I woke after a too-hot night at about 5:30 AM, to a beautiful clear sky. The clouds had vanished during the night, and I was able to lie comfortably and watch the stars. B said that in the middle of the night she heard a loud snuffing and sniffing outside her tent, right where her pack was. She didn’t hear any footsteps or other noise. She turned on her flashlight, and probably scared away whatever it was. I think it must have been a bear, having a look around. The Bear Vault wasn’t bothered, and everything in camp was as it had been when we retired to our tents.
I love this river. Everywhere I look, sights remind me of Phil Brown and his paintings and pastels of the South Fork of the Yuba. I miss having him in my life, but he left beautiful work behind, and that’s something. By all accounts, he was a beloved teacher, who showed his students how to see rather than just look at their subjects.
My flashlight—a new, fancy, light rechargeable one—died last night and of course I had forgotten the charging cord, which was tucked neatly into the pocket of the solar charger we didn’t bring because a friend of B’s loaned us a better, lighter one with a battery pack. It’s so hard to keep all the bits and pieces together. It’s a new moon, so only starlight at night, which is okay by me. I miss reading by flashlight, but not so much as I thought I might. There is lots to busy my mind, and also lots of emptiness to be enjoyed and savored.
It was a splendid hike to this camp today, though a bit too hot for my liking. We are in the heart of the Grand Canyon of the Tuolumne, and it is magnificent. It took us awhile to get here because we had to stop and swim a couple of times. We are both hungry today. Our allotted portions of food haven’t changed, but we think that the lower altitude makes one hungrier. We have enough food for the trip, but certainly not much, if any, extra. I think I skimped on my snack portions, overcompensating for the last trip, when I had nuts and fruit left over.
Leading up to this outing, I had dehydrated Damson plums from my backyard trees, and pears and apples from my mom’s backyard. Also parsley and parmesan for the dinners and my big experiment—miso. All turned out great, I have to say. And the soaked and dried almonds are especially delicious.
We are about 1.5 or 2 miles west of Return Creek, which was our intended destination, but this site is so pretty and shady.

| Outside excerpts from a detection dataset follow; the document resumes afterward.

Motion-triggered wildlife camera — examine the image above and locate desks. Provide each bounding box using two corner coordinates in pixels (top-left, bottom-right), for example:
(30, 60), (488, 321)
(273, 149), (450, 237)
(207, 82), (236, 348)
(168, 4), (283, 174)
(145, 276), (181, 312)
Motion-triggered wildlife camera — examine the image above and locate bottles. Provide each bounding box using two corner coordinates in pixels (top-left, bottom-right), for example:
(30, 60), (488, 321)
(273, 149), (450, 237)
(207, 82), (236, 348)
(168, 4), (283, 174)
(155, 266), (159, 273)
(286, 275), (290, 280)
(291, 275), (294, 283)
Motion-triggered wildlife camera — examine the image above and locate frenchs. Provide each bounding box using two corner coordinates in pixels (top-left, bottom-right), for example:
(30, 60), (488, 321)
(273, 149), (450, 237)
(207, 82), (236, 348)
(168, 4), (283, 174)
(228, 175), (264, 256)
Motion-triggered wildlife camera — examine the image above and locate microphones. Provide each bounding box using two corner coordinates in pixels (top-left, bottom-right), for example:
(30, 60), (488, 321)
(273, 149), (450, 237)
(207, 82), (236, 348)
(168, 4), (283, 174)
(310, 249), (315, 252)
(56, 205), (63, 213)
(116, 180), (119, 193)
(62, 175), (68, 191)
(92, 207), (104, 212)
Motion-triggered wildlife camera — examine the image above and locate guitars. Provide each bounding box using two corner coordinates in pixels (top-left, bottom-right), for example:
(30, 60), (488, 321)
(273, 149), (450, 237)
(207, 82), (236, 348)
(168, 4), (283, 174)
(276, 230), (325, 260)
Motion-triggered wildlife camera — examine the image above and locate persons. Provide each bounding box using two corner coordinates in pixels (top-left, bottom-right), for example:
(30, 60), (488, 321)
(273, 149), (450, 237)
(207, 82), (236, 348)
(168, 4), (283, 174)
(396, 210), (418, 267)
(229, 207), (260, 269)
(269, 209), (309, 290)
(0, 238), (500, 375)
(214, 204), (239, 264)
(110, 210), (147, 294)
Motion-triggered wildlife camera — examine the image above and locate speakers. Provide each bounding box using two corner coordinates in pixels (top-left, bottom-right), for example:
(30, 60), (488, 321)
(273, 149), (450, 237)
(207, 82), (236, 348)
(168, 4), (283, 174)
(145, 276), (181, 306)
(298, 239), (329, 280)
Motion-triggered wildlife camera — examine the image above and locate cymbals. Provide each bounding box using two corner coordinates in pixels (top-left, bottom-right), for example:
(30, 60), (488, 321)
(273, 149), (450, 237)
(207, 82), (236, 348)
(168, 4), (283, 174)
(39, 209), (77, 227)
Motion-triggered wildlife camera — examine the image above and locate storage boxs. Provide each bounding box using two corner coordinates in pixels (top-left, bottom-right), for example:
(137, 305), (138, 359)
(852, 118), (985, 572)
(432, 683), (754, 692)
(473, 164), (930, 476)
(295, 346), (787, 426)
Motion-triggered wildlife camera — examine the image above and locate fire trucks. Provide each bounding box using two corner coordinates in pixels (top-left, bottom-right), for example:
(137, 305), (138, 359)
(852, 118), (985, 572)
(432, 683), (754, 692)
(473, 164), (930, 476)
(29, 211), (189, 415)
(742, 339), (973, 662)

Just downstream is a beautiful-looking swimming hole which is calling to me.
We set up our tents and took naps for about an hour or so. B is still napping.
Our campsite is in a stand of cedar and oak. A fire came through here some years ago, and there are a few tall cedars standing dead. None right by camp, but close enough to hit it if one chanced to fall while we’re here. That’s a scary thought, after having been at a river camp on the Tuolumne a few years ago, when a seemingly healthy and huge old oak, laden with acorns and leaves, fell down in the middle of the night. If anyone other than the quick-witted, athletic river guides had been sleeping under it, I am sure that someone would have died. Or if any of them had been in a tent. They had just enough time to wake and run before it came crashing down, after a loud cracking sound. I have been leery of trees ever since.
Later: The swimming hole did not disappoint. We swam, cooled down, and then sat for a long time watching the changing silver-to-aluminum-to-iron-to-gold lighting on the slick, steep granite. I apologize for the following photos. I took them all within a half hour of each other. This was the view downriver from our swimming hole. The light was just changing all the time, and when I went to choose one for this post, I couldn’t decide. But there are probably 6 more that I did NOT include…
Occasional very distant thunder comes to us from the higher mountains. But I don’t think there’s a chance we will get any rain down here.
Today, my phone shows 10.4 miles and 50 floors climbed. It feels like it. We saw two men headed our way on the trail this morning, and two passed us going the other direction. We saw a group of young backpackers at a campsite we passed, but haven’t seen another soul on the trail today. It’s a change, here in the backcountry, to not see any Europeans this year. Usually, they are in the majority, or at least fifty percent, once you get away from the paved roads.
I’m hungry! What’s for dinner, Babz?